Youtubization of Research: What can video demos do (for robotics)?
(University of Cologne)
Paper short abstract:
Paper long abstract:
Although video demos have become a wide-spread medium in communicating science, they remain curiously under-explored in STS (e.g. Elish 2011). With the rise of video sharing platforms, such as YouTube, researchers may easily disseminate their self-produced clips. For example, in order to excite the audience about the potential of robotics, video demos depict robots performing visible actions. Suchman (2011) argues that video demos do more than representing. They are performative. A one-time performance of an artifact is rendered into an enduring performance. These videos imply that what might have only worked once will work anytime. Hence, these videos provide proof of the existence of an advanced technology and of the feasibility of the implicated futures.

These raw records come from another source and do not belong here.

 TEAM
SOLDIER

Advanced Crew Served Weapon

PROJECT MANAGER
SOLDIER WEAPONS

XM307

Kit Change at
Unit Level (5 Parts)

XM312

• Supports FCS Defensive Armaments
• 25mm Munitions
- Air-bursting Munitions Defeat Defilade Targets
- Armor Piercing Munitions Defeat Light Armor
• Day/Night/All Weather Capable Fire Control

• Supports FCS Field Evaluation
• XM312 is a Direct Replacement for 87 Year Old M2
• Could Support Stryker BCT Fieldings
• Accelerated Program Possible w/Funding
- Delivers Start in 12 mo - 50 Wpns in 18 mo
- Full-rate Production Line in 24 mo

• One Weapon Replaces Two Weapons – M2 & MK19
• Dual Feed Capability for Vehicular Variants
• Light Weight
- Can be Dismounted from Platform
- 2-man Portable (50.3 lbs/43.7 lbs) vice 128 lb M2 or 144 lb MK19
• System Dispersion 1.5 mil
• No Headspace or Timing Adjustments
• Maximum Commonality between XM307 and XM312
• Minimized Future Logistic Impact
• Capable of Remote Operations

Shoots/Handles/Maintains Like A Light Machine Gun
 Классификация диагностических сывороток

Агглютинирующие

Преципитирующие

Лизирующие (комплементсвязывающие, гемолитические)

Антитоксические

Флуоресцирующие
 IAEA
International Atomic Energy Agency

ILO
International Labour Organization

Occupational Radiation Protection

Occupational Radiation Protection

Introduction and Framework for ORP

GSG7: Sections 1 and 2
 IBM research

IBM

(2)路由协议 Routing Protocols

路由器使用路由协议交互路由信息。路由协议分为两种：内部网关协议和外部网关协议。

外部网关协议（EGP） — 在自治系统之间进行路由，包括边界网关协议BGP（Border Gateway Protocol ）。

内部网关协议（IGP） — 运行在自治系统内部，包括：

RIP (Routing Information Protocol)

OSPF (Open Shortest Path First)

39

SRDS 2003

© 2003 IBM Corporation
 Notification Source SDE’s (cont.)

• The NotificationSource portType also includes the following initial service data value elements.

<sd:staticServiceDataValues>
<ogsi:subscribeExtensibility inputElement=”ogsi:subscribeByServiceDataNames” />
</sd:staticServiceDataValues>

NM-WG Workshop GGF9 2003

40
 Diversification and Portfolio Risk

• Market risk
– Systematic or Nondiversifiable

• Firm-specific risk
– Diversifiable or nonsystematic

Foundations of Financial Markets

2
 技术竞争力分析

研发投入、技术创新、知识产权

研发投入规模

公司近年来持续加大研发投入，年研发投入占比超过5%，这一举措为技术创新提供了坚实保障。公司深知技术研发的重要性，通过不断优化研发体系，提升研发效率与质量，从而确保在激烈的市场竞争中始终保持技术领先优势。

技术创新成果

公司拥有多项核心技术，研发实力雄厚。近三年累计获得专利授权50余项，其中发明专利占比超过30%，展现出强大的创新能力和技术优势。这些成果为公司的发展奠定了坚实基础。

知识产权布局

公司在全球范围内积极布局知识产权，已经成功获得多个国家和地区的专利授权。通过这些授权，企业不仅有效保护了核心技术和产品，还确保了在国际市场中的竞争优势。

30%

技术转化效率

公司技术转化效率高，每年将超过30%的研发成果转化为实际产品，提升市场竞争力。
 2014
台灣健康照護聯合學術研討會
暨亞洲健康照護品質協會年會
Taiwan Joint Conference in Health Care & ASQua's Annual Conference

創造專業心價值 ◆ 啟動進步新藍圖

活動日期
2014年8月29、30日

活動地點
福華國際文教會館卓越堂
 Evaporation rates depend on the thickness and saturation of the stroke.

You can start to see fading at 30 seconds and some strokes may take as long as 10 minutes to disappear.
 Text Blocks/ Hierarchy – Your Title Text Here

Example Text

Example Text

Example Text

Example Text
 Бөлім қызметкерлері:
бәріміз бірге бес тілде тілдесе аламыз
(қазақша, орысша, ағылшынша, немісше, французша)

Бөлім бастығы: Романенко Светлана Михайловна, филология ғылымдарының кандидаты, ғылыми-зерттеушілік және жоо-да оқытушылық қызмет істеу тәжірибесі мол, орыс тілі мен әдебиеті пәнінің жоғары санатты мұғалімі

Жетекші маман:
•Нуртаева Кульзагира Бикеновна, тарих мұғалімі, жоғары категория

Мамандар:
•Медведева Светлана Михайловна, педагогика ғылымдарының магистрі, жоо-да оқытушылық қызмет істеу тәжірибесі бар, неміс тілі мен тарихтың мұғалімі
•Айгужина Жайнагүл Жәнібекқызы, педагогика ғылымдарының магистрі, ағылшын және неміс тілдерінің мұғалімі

During my ongoing field work in self-driving cars research, I was surprised by the pervasiveness of video demos and the researchers' devotion of temporal and financial resources to them. In addition, some of the videos had little to do with what the actors see as part of their research. If the video demos are a solution, what are the researchers trying to tackle? In my contribution to the panel I will explore the role of video demos as a form of 'straight' science communication. My theoretical framework combines concepts from the wider realm of (Post-)ANT with qualitative video analysis (Reichertz & Englert 2011). My argument will be based on preliminary findings from my ethnographic field work.